Forten was born into a prominent free Black family in Philadelphia. Her father ran a successful sail-making business. Many members of her family were active in the abolitionist movement. Early in life, Forten was educated by tutors at home. Because Philadelphia’s school system was segregated, Forten’s father sent her at age 16 to secondary school in Salem, Massachusetts, which was then known for its progressive and tolerant spirit. While boarding with family friends there, she attended the Higginson Grammar School, where she was the only African American student in a student body of 200. It was in Salem that she first kept a diary. Wishing to be able to support herself, rather than turning to marriage as a solution, she matriculated at the Salem Normal School (now Salem State University), a teacher-training school, from which she graduated in 1856. She accepted a teaching position at the Epes Grammar School, an all-white institution in Salem. During that time she also began to write poetry. Some of her work was published in antislavery periodicals, including William Lloyd Garrison’s The Liberator.
A fervent abolitionist, Forten intently followed news of the Civil War. In 1861, when Union forces gained control of the Sea Islands off the coast of South Carolina, owners there abandoned their plantations and 10,000 enslaved people. Faced with that situation, the federal government launched an experimental program to educate the formerly enslaved African Americans and sought volunteers to serve as teachers. In 1862 Forten traveled to St. Helena Island, where she worked as a teacher for two years. She wrote of her experiences there, and in 1864 her two-part essay “Life on the Sea Islands” was published in the May and June issues of Atlantic Monthly. While there she was thrilled to meet the renowned Harriet Tubman. Her recurring bouts of “lung fever” (pneumonia), exacerbated by the deaths of her dear friend Robert Gould Shaw and her father in the war, led her to leave her teaching position after her second year, but she maintained her interest in the fate of the freed enslaved people to the end of her life.

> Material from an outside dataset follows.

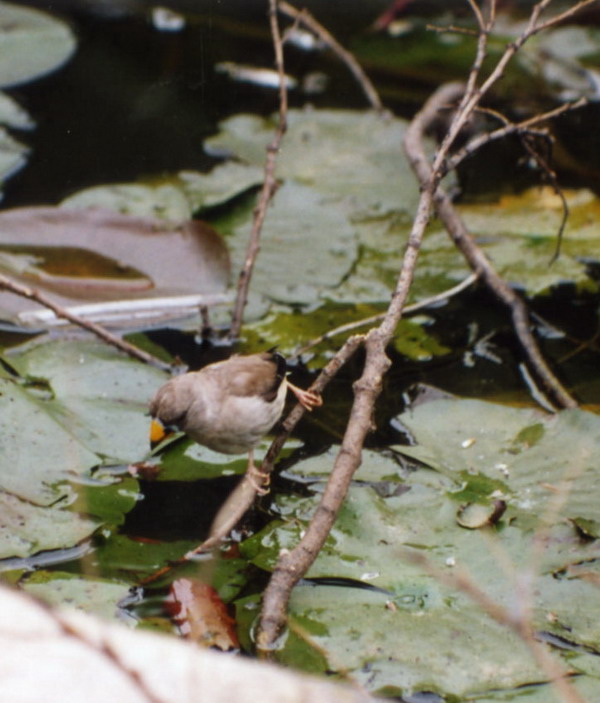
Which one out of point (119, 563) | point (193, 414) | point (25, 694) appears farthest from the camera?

After returning to New England, Forten served as secretary of the Boston branch of the Freedmen’s Union Commission, recruiting and training teachers of freed enslaved people. Over the next few years, she also worked as a teacher at an all-Black school and as a clerk in the U.S. Treasury Department in Washington, D.C. In 1878, at age 41, Forten married the 28-year-old Francis (Frank) James Grimké, the son of plantation owner Henry Grimké and Nancy Weston, who worked on his plantation. The Grimkés were a prominent family. Forten Grimké’s brother-in-law Archibald became president of the Washington, D.C., branch of the National Association for the Advancement of Colored People (NAACP). Frank’s aunts, Sarah and Angelina Grimké, were also influential in the abolitionist movement.

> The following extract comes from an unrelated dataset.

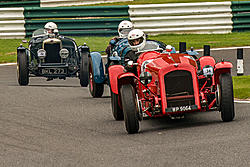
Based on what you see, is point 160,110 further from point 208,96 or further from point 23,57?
point 23,57

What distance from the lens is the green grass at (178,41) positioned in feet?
72.8

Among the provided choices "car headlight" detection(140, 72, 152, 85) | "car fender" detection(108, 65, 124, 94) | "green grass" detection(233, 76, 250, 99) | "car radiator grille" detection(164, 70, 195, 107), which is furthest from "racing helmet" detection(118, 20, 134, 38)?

Throughout her married life, Forten Grimké continued to write poetry and essays. She also maintained her commitment to issues of social justice, becoming actively involved with the National Association of Colored Women and the cause of women’s suffrage.
The Journals of Charlotte Forten Grimké were published in one volume in 1988. Those eloquent and insightful diaries offer a unique perspective on the period of transition after the end of slavery in America.